Some of the best literature in cricket can be found in biographies and autobiographies of its most legendary players. Yet, cricket has somehow failed to lend itself successfully to cinema, when compared to other major sports like football and boxing in capturing the drama and intrigue that sport usually brings.
In Bollywood, there have been a few exceptions where cricket stole the show, most notably Lagaan (2001), or was tangential, yet important to the story. The cricket biopic, though, is still a new concept in India with those of Mohammad Azharuddin and MS Dhoni releasing this year, along with a forthcoming documentary on Sachin Tendulkar.
Both Azharuddin and Dhoni have had cinematic life stories and careers, both worthy of biopics. One a hero-turned-pariah and the other a “nobody” from a cricketing backwater with no connections rising to the top and lifting the World Cup for India.
The jury’s out on Azhar, and while “MS Dhoni: The Untold Story” scores in its production quality, casting and authenticity, there are several blank spaces that the film failed to fill. And that’s partly because of the subject himself.
Among Indian cricket’s biggest superstars to emerge since the 2000s, Dhoni remains the most phlegmatic of the lot. His calm exterior, which he maintains irrespective of victory or defeat, and his ability to absorb enormous pressure are as compelling as the story of his rise.
It’s ironic though that the man he handed the Test captaincy to, Virat Kohli (also a contender to captainship in all formats) is at the opposite end of the spectrum when it comes to showing emotions on the field. But Dhoni’s matter-of-fact disposition still makes him a fascinating character worth exploring.

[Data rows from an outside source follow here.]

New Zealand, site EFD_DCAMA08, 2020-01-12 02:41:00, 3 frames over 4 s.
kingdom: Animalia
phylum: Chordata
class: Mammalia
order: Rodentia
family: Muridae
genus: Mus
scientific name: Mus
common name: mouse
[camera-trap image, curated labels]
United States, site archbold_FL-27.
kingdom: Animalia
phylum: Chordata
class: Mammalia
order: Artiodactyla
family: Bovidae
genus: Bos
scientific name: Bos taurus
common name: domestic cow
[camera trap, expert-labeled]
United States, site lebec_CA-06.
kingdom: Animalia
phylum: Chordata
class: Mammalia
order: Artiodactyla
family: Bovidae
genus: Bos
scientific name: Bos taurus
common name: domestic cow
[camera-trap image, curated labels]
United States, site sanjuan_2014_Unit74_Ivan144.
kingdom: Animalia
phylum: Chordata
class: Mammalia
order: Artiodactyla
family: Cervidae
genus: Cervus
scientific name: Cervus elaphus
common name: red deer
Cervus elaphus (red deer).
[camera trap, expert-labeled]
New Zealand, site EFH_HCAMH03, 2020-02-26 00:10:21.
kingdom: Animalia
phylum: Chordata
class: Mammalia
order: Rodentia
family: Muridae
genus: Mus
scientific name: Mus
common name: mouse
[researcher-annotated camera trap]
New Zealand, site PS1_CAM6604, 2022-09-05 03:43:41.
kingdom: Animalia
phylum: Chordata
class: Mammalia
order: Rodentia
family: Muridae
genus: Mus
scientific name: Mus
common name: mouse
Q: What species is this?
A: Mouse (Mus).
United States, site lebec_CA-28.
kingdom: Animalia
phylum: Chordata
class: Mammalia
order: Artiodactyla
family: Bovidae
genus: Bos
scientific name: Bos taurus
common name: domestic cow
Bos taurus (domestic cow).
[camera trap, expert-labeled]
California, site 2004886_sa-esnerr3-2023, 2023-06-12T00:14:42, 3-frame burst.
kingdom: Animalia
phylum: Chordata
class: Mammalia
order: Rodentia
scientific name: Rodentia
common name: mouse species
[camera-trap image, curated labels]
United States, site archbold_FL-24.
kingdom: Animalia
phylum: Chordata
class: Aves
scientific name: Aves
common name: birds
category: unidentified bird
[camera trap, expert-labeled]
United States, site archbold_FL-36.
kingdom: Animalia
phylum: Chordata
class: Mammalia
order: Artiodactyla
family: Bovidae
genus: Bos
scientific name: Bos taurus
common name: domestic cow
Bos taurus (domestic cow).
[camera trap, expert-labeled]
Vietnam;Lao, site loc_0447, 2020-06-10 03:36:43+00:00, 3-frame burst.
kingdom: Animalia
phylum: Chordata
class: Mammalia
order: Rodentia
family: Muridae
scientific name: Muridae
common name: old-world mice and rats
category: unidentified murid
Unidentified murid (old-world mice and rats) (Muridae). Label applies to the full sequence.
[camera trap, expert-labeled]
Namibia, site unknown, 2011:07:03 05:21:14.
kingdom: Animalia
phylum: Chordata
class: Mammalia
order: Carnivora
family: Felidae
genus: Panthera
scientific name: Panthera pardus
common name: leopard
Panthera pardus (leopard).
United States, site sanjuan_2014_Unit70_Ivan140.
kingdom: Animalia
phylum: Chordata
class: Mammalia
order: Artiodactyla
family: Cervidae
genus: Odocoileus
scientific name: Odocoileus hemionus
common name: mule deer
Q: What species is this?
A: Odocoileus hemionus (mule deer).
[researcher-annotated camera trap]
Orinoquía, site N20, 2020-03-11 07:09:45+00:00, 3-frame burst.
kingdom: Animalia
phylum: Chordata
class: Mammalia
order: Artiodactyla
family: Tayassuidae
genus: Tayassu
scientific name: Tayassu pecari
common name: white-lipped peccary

So, would a biopic authorized by him tell us all we needed to know about him?
Not entirely, because the film seems to have positioned itself as a feel-good story. It spans exactly 30 years, culminating in the 2011 World Cup win. The period when Dhoni’s captaincy came a full circle within months of that victory, and the IPL mess that followed involving Chennai Super Kings, don’t find a place. Why let controversies and negativity come in the way of a “happy” story? seems to have been thought behind the script.
Within this time frame, the film does well to showcase his early life in Ranchi, to audiences who may not necessarily be fans of the game. A lengthy first half packs in all significant details of his rise – his school cricket heroics; switch from goalkeeping to wicket keeping thanks to a pushy coach who wouldn’t take no for an answer; an affectionate sports shop owner (Paramjit Singh) who literally went out of his way to secure an equipment contract; employers who didn’t always grant him the best of facilities but still put an arm around his shoulder when he was feeling low; his disenchantment with his job as a ticket collector in the chaos of the Kharagpur railway station.
That disenchantment formed one of the more powerful scenes in the movie – when Dhoni tells his dad he quit the Railways. The prospect of giving up a secure government job to play cricket was non-negotiable for Paan Singh Dhoni, but he relents on realizing that his son is determined to play full time.
To understand Paan Singh’s anxiety, you have to consider his own story. In the 1960s, he left Almora (now in Uttarakhand) and arrived in Ranchi as a laborer. He became a pump operator, but his dreams for his son were bigger. Dhoni, being a child growing up post economic liberalization, realized that there were risks to be taken and opportunities to be grabbed instead of being caged in a job he didn’t want.
Emotional scenes involving Dhoni were few, given his personality. But Sushant Singh Rajput has done a fine job in portraying a man who largely kept his emotions in check, but like all men, prone to subtle outbursts. This was a departure from Rajput’s aggressive avatar as Ishaan in the movie “Kai Po Che” in which he plays a passionate coach and mentor to a freakishly talented young batsman. By copying Dhoni’s swagger, walk to the crease, the helicopter shot, and his general demeanor, it’s clear that Rajput has done his homework well.
The slow and measured build up in the first half gives way to a jumpy and rushed second half, ironically, like a typical Dhoni innings in a limited-overs match. Before you know it, he’s captaining India.
His relationship with the other senior players is either ignored or glossed over. The romantic episodes are given far too much time – including a few song sequences that needlessly Bollywoodise the movie. The story of how he took charge of a young team that didn’t even take T20 cricket seriously, and yet went on to win the 2007 World T20, wasn’t deemed important enough.
The efforts and money spent in acquiring original footage and superimposing Rajput’s face on Dhoni’s during the match sequences was one of the redeeming features in an otherwise disappointing second half.
But even 190 minutes, long enough by Indian movie standards, didn’t seem enough, if you consider all that was left out. His complicated relationship with the media, friendly yet cryptic, missing platitudes with wit, got no play.
But we’ve seen enough of Dhoni in press conferences to expect the odd gem as he rambles on about “right areas” and “processes”. But that’s not “untold”. Beneath that suave exterior – long streaks, biker and all – is an intensely private man who reveals very little. Maybe the film was his way – late in his career –to break out of that shell, only just. Until he fills those blanks himself, MS Dhoni will remain an enigma.